Allerdings wird kein Beweis geführt. Die Nützlichkeit der Verkehrsdaten wird postuliert. Walter Roller übernimmt diesen Glaubenssatz unkritisch. Er erklärt nicht, wie Verkehrsdaten nützlich sein können, wenn die Mobilrufnummern beispielsweise von Schleusern nicht bekannt sind. Er erklärt nicht, wie gerichtsverwertbare Beweise für eine Beteiligung an einer Straftat geführt werden können, wo doch der Inhalt der Kommunikation geheim bleibt. Er erklärt nicht, warum ein Heuhaufen gespeichert werden soll, weil darin vielleicht eine Nadel sein könnte. Er erklärt nicht, welche Fehlschlüsse Behörden ziehen können, wenn harmlose Personen mehrfach in der gleichen Funkzelle mit Terroristen gefunden werden.

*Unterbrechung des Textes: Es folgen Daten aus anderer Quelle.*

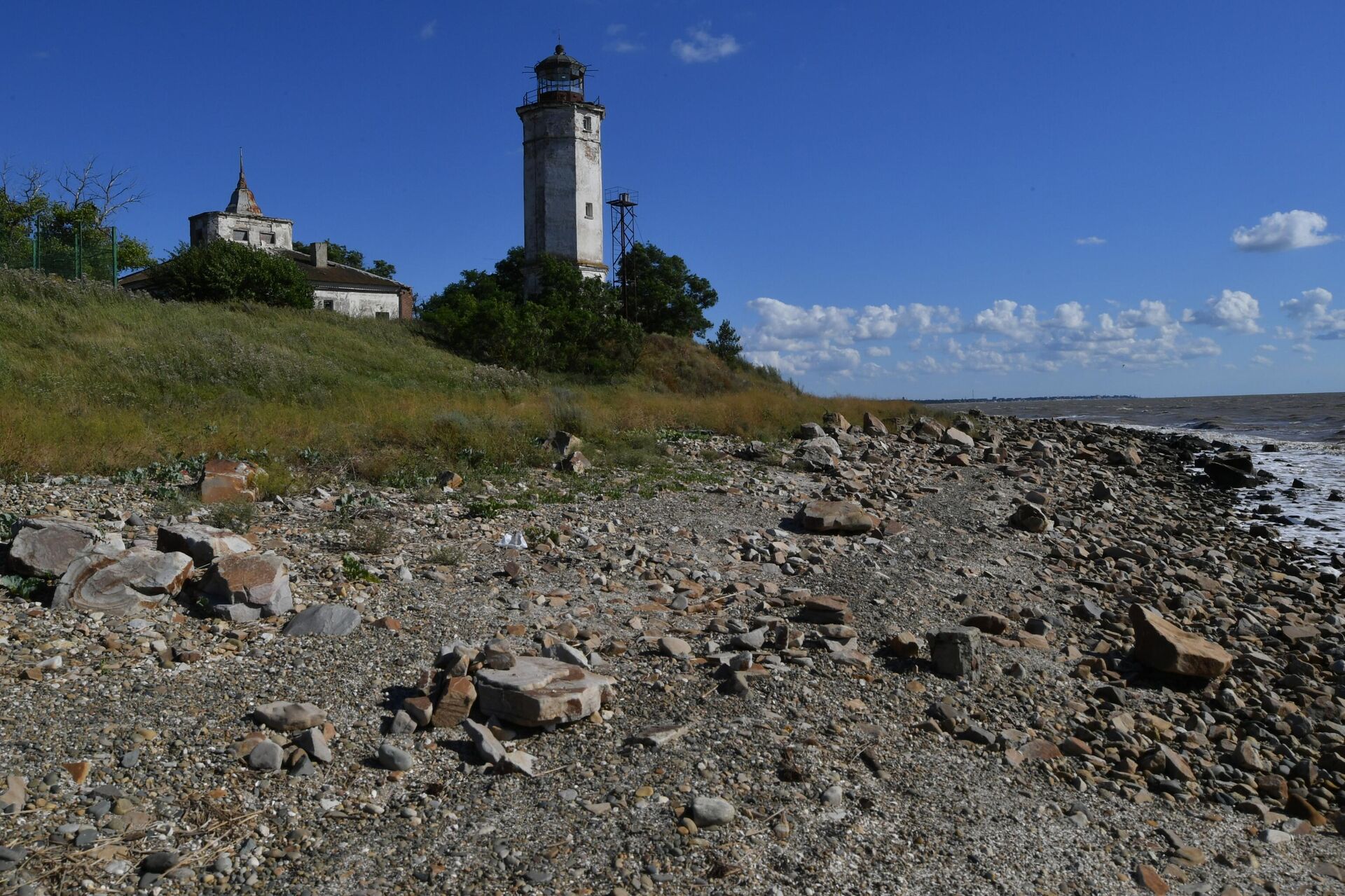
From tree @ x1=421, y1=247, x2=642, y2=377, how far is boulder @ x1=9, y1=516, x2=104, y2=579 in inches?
874

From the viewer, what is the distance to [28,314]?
1805 cm

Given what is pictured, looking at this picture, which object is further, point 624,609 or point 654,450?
point 654,450

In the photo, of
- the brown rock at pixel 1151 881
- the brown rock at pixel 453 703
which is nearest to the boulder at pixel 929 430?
the brown rock at pixel 1151 881

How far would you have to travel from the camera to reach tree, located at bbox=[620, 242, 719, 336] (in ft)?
126

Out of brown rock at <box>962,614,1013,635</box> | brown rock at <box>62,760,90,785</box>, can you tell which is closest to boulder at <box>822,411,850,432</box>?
brown rock at <box>962,614,1013,635</box>

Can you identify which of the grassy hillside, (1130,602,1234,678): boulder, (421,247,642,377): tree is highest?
(421,247,642,377): tree

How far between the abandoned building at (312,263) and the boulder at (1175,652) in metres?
31.4

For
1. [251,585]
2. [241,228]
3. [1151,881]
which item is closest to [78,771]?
[251,585]

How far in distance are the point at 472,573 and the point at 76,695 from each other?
2759 millimetres

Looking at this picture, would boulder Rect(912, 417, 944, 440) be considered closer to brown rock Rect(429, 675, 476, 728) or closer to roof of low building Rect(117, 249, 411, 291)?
brown rock Rect(429, 675, 476, 728)

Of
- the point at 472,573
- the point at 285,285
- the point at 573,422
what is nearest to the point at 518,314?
the point at 285,285

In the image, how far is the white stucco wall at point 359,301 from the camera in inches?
1357

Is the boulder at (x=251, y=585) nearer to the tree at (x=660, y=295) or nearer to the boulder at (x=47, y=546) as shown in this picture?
the boulder at (x=47, y=546)

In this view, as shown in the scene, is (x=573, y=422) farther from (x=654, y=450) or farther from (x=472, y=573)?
(x=472, y=573)
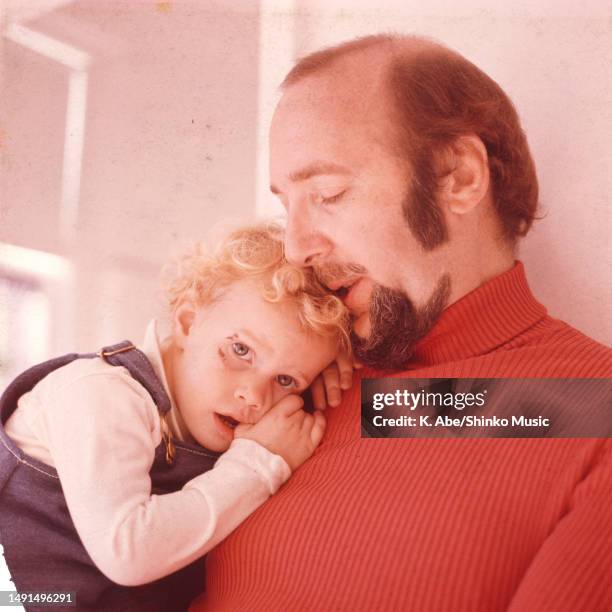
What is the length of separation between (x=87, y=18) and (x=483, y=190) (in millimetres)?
783

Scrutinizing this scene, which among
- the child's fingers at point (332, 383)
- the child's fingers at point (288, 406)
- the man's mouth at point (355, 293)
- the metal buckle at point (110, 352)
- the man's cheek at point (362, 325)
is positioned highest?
the man's mouth at point (355, 293)

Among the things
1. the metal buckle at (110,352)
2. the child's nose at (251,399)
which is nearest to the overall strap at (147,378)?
the metal buckle at (110,352)

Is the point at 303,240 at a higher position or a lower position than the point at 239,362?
higher

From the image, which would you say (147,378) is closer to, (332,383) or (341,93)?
(332,383)

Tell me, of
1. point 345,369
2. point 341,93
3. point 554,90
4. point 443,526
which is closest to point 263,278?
point 345,369

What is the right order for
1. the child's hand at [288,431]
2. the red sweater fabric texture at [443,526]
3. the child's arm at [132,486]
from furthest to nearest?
the child's hand at [288,431] < the child's arm at [132,486] < the red sweater fabric texture at [443,526]

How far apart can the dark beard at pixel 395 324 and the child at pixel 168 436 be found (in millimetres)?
51

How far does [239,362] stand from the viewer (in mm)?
948

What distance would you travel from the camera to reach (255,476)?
0.88m

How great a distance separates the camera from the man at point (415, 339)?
0.75 m

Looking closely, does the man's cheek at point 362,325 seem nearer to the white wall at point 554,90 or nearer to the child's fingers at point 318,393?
the child's fingers at point 318,393

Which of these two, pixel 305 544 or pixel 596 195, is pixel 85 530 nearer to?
pixel 305 544

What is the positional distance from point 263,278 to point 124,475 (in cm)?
34

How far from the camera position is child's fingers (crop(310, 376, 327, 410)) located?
1022mm
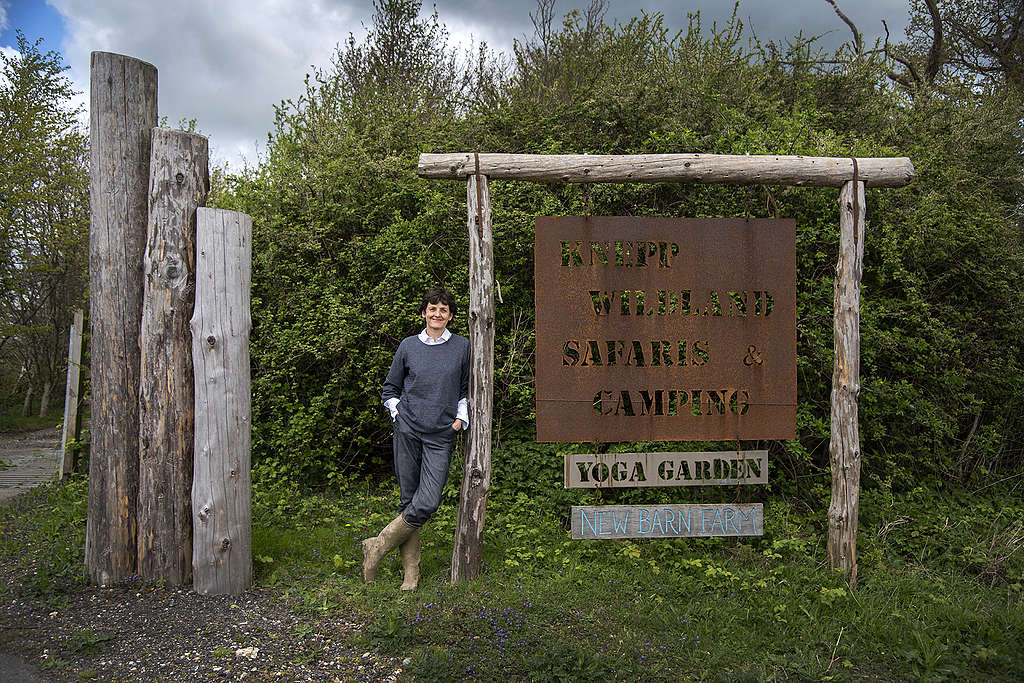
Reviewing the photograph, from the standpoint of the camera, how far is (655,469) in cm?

Am Ende verlässt Walter Roller das Gelände der Straftaten und verweist darauf, dass die "völlig unkontrollierte Datensammelwut großer Konzerne [...] weit weniger Skepsis" auslöst. Hier vergleicht er Äpfel mit Birnen. Er hat Recht mit dem Hinweis auf die unhinterfragte Nutzung von Diensten wie Facebook oder Google. Jedoch: Die Nutzung eines Telefons ist viel grundlegender als die Nutzung einer Google-Mailadresse. Durch eigenes Verhalten hat es der Einzelne zum Teil im Griff, welches Unternehmen welche persönlichen Daten von ihm hat. Bei der Vorratsdatenspeicherung gibt es dies nicht. Zudem: Weiter oben habe ich beschrieben, wie er einen mentalen Anker bei schweren Straftaten setzt. Nun benutzt er einen "Gegenanker", um für seine Argumentation pro Vorratsdatenspeicherung Zustimmung zu erlangen: Wer freiwillig seine Daten zu Facebook überspielt, soll sich nicht so haben, wenn es gegen den Terror geht.
Walter Roller hat die Chance verpasst, einen Leitartikel zu verfassen, der sich tatsächlich kritisch mit dem Gesetzentwurf auseinander setzt. Er hat lediglich den Überwachungsgläubigen nach dem Mund geredet.